* _Selected extract_:
— Begin —
Issue # 1 -The Wilson Project
Evidence
[15] The plaintiff, Johnny Esho, was educated as a civil engineer in Baghdad and has worked in construction since coming to Canada. At the relevant time, he owned and operated a renovation business (Commander) which did drywall, painting, framing and insulation. He started the business in 2000. Mr. Esho was familiar with the general contractor, Cortrad, as he had worked for them on other government projects. Mr. Esho preferred working on government projects, as the L & M bonds which were required ensured that subcontractors, such as Commander, would be paid.
[16] Cortrad and Commander entered into a contract for the Wilson project on September 13, 2001. The total price of the contract was $52,000 plus GST. Once the project was under way, it became clear that extras would be required. Mr. Esho’s testimony was that this was not unusual in the renovation business, as unanticipated issues and work arise depending on the on the state of the building being renovated. As such, a contemplated change order was required. Mr. Esho was not able to give the exact amount of the change work, but estimated it at $8,000. Mr. Esho’s evidence was that he completed the Wilson work and signed a completion list, although he did not have a copy of the completion list.
— End —
* _Material_:
— Begin —
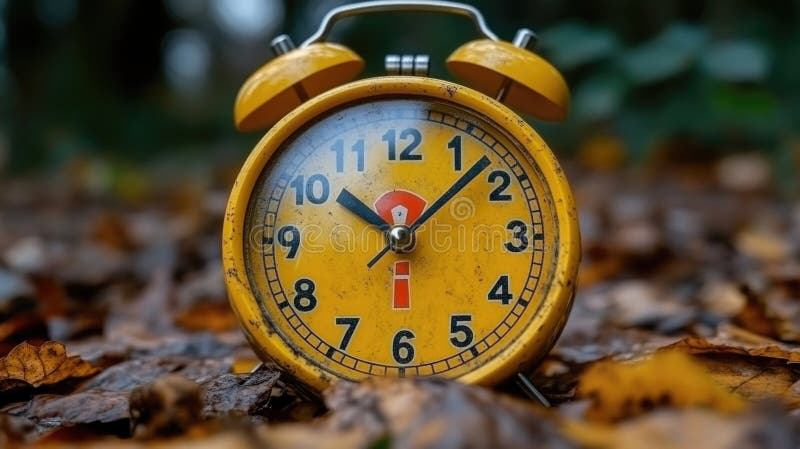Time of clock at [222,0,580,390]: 10:07
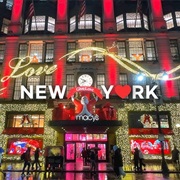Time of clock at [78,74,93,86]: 7:49
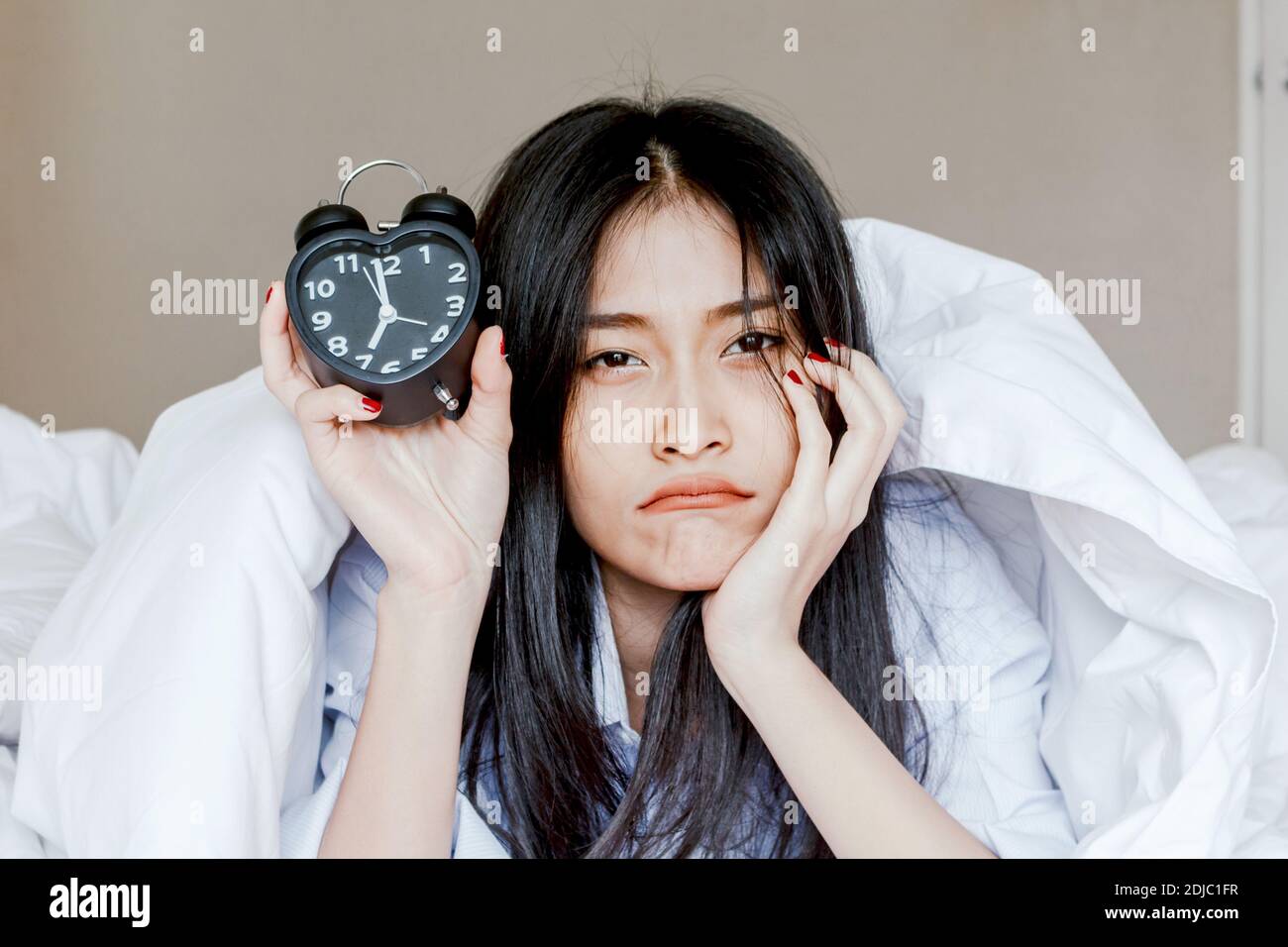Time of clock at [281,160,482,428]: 6:58
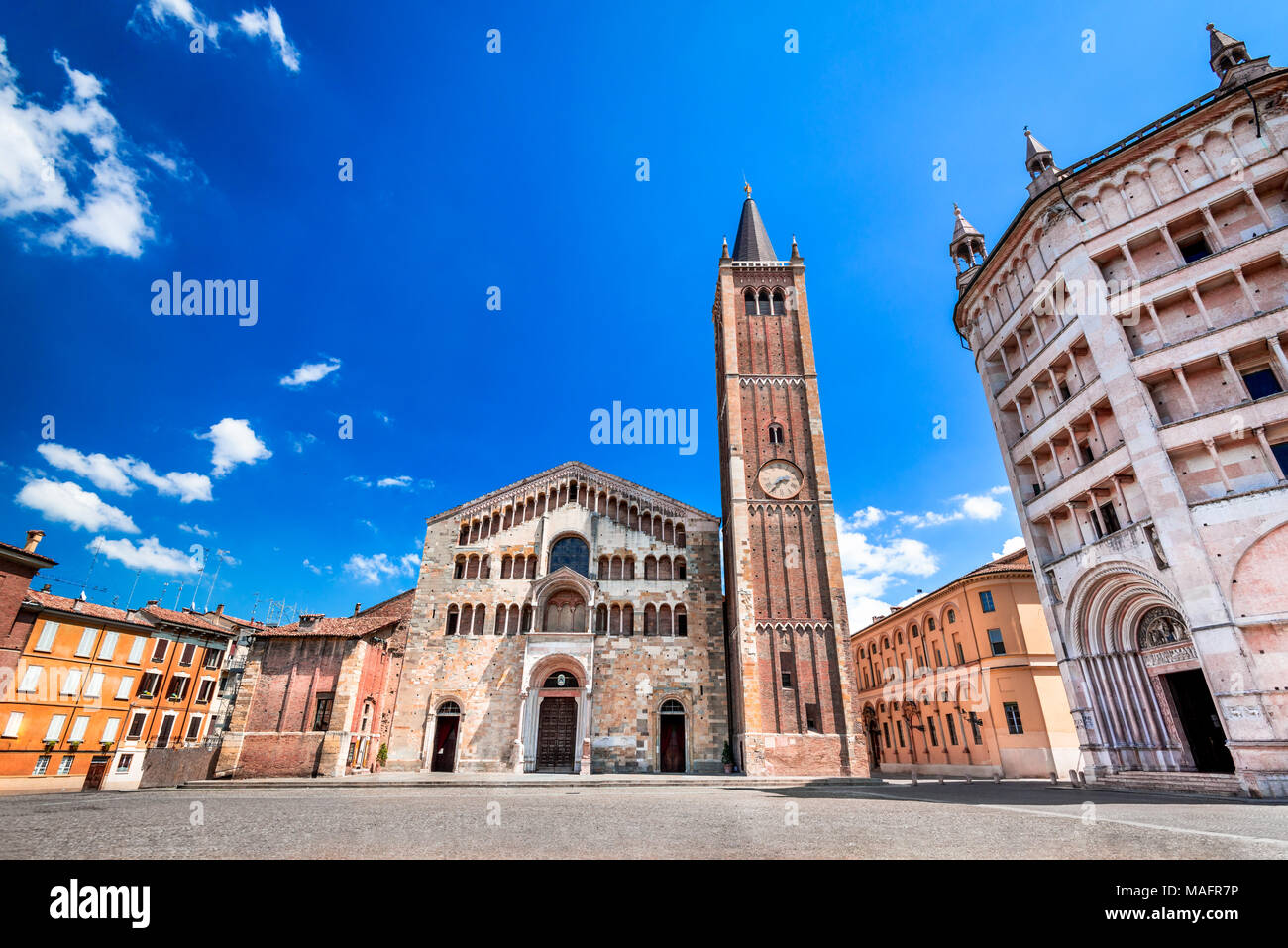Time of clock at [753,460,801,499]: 2:36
— End —
* _Instructions_:
(a) Could you repeat the Wilson project evidence word for word, starting at "Issue # 1 -The" and ending after "would be paid."?
(b) How would the evidence on the Wilson project go on? Carry it forward past its final sentence.
The material placed after the Wilson project evidence comes from a separate source.

* _Expected responses_:
(a)
Issue # 1 -The Wilson Project
Evidence
[15] The plaintiff, Johnny Esho, was educated as a civil engineer in Baghdad and has worked in construction since coming to Canada. At the relevant time, he owned and operated a renovation business (Commander) which did drywall, painting, framing and insulation. He started the business in 2000. Mr. Esho was familiar with the general contractor, Cortrad, as he had worked for them on other government projects. Mr. Esho preferred working on government projects, as the L & M bonds which were required ensured that subcontractors, such as Commander, would be paid.

(b)
[17] Mr. Esho referred to a document dated February 20, 2002, which was an invoice history for the Wilson project. Mr. Esho’s evidence was that by February 20, 2002, there was $20,560 plus GST still owing on the Wilson project. There were no deficiencies in relation to the Wilson project. He had not been paid by Cortrad, as Cortrad had informed him that they, in turn, had not yet been paid by the City of Toronto.
[18] Although he was owed over $20,000 on the Wilson project, he proceeded to work on Grafton because he had worked on government projects as a subcontractor for Cortrad before and had always been paid. Mr. Esho first became aware of the possibility that he would not be paid outstanding amounts owing on both the Wilson or Grafton projects when he spoke with the former Cortrad site supervisor sometime after finishing the Grafton project. That individual told him that Cortrad had shut down.
[19] Mr. Esho contacted the City of Toronto in an attempt to obtain payment for his outstanding invoice on the Wilson project. He was told there was no money left on that project. Mr. Esho felt he had no choice but to commence an action against Cortrad and the defendant in small claims court. Given the small claims court jurisdiction at the time, he commenced an action on the Wilson project against Cortrad and the defendant for $10,000 and an action on the Grafton project against Cortrad and the defendant for $10,000. He obtained default judgment in the amount of $10,000 plus costs against Cortrad on both claims, but was unable to collect.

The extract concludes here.